According to Chief Executive Officer Rebecca Miano, within the next 12 months, KenGen will have completed the Olkaria I Unit 6 geothermal power plant which will add 83.3MW to the national grid.

“KenGen is also continuing with its geothermal exploration program in Olkaria. To date, we have drilled more than 310 wells to support our geothermal-led strategy,” said Miano.

Ms. Miano added that the procurement of the redevelopment of Olkaria I power plant which seeks to increase the plant’s installed capacity from the current 45MW to 50MW, and also extend its life by 25 years, was in the final stages.

KenGen has further shortlisted four firms under Public Private Partnership (PPP) arrangement to implement Olkaria VI power plant will see an additional 140MW supplied to the national grid.

The firm is similarly undertaking the redevelopment of Gogo Power Plant in Migori County to boost its energy generation capacity by 8MW from the current 2MW.

Other projects being developed include raising Masinga Dam Spillway by an additional 1.5 metres to increase is storage and power generation capacity, a feasibility study to determine the potential of Wind Power in Marsabit and the utilization of natural gas in order to increase baseload capacity, supplement geothermal energy and reduce the cost of power associated with diesel generation, the company said.

KenGen is also in discussion with the Nairobi Metropolitan Services (NMS) to evaluate the feasibility of installing a Municipal Waste to Energy Power Plant whose overall objective is to clean up the environment while generating power for the country’s national development.
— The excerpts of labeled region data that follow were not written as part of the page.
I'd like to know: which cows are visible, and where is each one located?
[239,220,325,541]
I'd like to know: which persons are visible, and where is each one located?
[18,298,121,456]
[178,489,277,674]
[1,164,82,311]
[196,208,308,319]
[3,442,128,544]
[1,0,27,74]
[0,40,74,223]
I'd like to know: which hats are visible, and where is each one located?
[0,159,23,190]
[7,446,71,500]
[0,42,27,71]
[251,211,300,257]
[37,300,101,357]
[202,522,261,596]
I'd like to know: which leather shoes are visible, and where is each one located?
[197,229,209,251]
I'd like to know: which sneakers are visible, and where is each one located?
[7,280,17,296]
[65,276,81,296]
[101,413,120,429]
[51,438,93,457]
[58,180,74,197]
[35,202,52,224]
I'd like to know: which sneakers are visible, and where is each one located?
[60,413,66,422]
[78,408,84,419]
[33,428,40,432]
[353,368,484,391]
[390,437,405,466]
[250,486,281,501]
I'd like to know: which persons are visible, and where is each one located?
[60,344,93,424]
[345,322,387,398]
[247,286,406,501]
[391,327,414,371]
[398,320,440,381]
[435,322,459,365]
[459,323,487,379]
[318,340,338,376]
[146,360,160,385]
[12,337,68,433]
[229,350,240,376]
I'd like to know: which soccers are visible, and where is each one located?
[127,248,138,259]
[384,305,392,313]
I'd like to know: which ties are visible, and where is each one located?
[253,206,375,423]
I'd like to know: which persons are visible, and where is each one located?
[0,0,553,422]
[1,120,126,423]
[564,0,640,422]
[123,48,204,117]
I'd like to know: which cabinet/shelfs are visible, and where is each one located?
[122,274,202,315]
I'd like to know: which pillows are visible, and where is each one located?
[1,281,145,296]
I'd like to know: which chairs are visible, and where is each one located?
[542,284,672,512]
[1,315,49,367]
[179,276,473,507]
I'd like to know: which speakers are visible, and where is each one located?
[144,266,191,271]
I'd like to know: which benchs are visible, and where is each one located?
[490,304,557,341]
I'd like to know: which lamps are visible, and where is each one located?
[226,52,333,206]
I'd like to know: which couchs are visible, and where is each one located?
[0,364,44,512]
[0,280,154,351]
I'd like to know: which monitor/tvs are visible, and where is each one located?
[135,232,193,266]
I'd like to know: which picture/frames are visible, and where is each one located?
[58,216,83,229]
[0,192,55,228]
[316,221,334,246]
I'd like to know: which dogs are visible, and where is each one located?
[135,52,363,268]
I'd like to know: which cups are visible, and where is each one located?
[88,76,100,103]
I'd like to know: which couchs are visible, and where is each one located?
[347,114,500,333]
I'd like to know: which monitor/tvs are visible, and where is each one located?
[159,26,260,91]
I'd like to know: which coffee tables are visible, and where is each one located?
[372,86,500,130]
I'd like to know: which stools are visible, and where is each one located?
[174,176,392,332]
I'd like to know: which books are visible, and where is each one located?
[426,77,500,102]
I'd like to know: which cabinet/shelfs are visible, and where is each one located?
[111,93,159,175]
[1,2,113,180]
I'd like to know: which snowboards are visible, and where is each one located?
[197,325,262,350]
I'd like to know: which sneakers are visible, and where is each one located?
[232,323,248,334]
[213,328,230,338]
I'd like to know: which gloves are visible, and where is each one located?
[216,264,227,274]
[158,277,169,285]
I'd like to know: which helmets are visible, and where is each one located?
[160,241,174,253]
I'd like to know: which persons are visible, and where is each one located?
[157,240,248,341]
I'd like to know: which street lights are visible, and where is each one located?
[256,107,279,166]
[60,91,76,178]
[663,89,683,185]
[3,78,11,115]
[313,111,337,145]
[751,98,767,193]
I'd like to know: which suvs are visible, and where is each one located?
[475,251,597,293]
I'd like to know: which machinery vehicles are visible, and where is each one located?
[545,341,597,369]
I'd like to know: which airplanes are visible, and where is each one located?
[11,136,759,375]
“Our capacity addition program remains aligned to the Government’s Big 4 Agenda, the Vision 2030 development blueprint, and medium-term development plans. This is critical in supporting the Government’s plan to provide universal access to electricity.”

As of 30th June 2019, KenGen had an installed capacity of 1,631.1MW out of which 85% was generated through green sources, mainly geothermal, wind, and solar with the balance coming from thermal sources.